Was wünschen Sie sich von Ihren Mitmenschen in Deutschland und der deutschen Politik in Bezug auf die Situation in Afghanistan?
Menschlichkeit und Empathie von unseren Mitmenschen, sind für mich hier die Worte, die mir direkt einfallen. Wir sollten es zu schätzen wissen, dass wir in einem Rechtsstaat leben und hier Mitbestimmung und Meinungsfreiheit als hohe Güter geachtet werden. Die systematische und sozioökonomische Ausgrenzung von Frauen und Mädchen nimmt immer weiter zu. Auf politischer Ebene wünsche ich mir, dass Afghanistan nicht in Vergessenheit gerät. Afghanistan wird auch 2023 das Land mit der größten humanitären Krise der Welt sein. 28 Millionen Menschen benötigen Hilfe und sechs Millionen sind von Hunger bedroht.

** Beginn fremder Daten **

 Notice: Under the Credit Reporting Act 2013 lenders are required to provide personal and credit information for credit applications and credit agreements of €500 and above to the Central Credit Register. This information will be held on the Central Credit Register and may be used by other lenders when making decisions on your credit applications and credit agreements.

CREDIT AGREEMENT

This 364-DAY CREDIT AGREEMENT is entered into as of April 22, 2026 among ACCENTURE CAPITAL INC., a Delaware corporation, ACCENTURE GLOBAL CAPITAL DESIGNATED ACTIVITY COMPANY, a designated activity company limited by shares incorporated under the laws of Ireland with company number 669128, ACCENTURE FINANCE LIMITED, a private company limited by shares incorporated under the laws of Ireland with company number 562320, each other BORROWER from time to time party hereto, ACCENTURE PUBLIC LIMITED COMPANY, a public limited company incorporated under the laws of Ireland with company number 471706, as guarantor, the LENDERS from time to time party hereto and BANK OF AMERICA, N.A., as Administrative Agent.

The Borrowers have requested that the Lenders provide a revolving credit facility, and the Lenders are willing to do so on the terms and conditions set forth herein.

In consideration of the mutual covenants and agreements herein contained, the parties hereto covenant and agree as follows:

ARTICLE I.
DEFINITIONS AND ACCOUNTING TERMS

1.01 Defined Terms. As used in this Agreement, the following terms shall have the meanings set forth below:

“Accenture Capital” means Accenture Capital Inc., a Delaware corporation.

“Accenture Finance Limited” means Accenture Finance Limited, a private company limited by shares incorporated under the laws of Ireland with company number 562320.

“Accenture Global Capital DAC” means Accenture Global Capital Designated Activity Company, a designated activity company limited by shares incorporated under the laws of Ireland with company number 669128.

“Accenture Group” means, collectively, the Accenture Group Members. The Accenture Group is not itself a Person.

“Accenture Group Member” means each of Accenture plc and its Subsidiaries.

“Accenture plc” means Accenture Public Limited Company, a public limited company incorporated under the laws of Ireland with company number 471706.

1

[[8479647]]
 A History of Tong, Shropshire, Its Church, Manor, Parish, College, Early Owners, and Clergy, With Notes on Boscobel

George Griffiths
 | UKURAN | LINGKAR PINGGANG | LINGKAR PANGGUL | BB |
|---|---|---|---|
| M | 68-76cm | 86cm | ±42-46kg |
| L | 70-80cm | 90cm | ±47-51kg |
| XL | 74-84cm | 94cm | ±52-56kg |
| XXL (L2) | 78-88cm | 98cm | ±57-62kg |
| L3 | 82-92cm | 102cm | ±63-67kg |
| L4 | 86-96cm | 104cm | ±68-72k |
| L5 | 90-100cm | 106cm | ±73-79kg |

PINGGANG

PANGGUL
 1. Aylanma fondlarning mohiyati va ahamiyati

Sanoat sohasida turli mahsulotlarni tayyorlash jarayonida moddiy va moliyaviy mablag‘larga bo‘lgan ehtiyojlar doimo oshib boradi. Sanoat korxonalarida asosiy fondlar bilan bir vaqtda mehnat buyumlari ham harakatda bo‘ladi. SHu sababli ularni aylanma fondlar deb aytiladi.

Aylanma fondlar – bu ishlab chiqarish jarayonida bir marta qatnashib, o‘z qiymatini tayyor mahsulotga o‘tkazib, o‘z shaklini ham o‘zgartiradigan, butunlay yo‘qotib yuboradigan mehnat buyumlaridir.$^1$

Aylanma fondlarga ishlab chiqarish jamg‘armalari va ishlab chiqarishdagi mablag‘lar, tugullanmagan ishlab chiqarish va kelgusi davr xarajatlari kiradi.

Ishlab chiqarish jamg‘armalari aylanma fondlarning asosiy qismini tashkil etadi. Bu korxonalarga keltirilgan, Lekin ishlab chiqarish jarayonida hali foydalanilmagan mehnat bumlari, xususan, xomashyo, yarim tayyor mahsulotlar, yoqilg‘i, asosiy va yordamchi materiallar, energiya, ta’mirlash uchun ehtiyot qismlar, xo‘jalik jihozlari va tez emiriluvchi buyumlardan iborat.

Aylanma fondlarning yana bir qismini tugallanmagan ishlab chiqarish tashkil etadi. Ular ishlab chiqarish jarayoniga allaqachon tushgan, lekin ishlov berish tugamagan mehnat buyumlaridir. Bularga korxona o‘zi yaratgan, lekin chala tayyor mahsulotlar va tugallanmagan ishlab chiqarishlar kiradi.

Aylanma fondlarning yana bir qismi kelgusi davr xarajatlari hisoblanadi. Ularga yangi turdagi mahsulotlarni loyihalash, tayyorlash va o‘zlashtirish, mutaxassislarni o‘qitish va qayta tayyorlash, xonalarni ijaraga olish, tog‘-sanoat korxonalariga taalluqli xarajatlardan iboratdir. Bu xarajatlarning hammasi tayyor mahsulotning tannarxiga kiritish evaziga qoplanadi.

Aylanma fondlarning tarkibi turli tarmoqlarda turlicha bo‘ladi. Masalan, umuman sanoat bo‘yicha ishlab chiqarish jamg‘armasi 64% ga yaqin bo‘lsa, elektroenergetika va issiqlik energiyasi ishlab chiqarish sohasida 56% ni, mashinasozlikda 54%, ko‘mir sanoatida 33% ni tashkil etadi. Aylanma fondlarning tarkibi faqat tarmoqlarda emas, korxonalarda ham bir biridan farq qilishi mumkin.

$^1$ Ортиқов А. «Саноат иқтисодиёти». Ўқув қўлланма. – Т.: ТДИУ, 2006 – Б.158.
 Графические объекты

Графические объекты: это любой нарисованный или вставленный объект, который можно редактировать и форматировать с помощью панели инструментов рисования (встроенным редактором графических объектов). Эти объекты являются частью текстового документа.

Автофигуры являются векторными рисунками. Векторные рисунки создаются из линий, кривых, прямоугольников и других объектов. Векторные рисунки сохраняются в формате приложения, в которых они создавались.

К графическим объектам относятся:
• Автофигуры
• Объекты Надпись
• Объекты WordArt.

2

Welche Juristin hat Sie so inspiriert, dass sie als Vorbild für breaking.through nominiert werden sollte? Wieso?
Die Juristin Prof.'in Dr. Ute Sacksofsky inspirierte mich insbesondere während meines Studiums mit ihrem Werdegang und ihrer sympathischen und humorvollen Art.
Vielen Dank für das spannende Interview!
Hannover / Berlin, 22. September 2023. Wida Babakarkhel-Zeifri, LL.M. hat die Fragen schriftlich beantwortet. Die Fragen stellte Anna Isfort.